Make the text a decent size so that the only focus of the reader is consuming the content. If you can do that then you’ll see the retention rate of your site improve greatly.

Make Links Look Like Links

One of the great things about the web is how everything is interlinked. It’s fun to go through a blog and bounce around to the different pages. It’s like finding a treasure chest in a maze.

But that only happens if you ensure the links look like links. There are too many blogs that try to get cute with their links. They’ll make them a similar color to the text and so the only way to know if something is a link is by hovering over every word.

Nobody wants to do that shit.

Make your links stand out and if the concern is that it will cause people to click away from the post then ensure that every link opens in a new tab.

You can set this up to be the default action by using RankMath.

With our current design (hopefully this doesn’t change by the time you read this) we are using a blackish color for the regular text and a reddish color for links. You can’t miss the links in any of the blog posts.

You Need to Create a Pleasant Reading Experience

Somewhere along the way many designers have forgotten about the importance of a pleasant reading experience. The focus is on so many other elements of a design that the actual reading portion gets pushed to the side.

And yet, why else are people going to visit your blog?

It’s not because they are impressed with the widgets flying around or how you’ve layered 27 photos on top of each other to create an effect that people are going to forget about.

Imagine someone deciding that they are going to sit down and read your blog for the night. They aren’t going to read anything else.

Just your blog.

Would that change your focus on how you’re going to design things?

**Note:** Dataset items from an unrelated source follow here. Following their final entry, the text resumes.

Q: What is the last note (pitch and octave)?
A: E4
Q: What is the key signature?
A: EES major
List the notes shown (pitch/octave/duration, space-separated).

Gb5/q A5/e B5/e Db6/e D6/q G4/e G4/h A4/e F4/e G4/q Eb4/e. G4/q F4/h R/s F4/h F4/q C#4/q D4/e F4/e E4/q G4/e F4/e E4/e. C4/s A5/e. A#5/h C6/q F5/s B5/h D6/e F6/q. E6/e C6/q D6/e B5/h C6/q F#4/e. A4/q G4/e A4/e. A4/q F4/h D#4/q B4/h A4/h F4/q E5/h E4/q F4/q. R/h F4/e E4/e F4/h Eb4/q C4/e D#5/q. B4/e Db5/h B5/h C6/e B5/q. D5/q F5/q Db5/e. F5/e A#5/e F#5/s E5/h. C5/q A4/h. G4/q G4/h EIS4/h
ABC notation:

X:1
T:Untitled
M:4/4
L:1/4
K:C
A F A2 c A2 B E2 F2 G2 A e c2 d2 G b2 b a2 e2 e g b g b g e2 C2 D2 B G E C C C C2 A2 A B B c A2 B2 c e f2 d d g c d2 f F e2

Bonus Practice: Mobile First

Chances are that the majority of your readers are going to come to your site via their mobile devices. The mobile experience is completely different than the desktop one.

But because many of us design our blogs on our desktop, the mobile experience gets neglected. Your job should be to design the best mobile experience possible and then as the screen gets bigger figure out if there are other elements you can add to enhance the experience.

Don’t just add shit to fulfill your own ego because after the first 3 visits that you do to your blog, you’re going to see that cool thing doesn’t do much at all.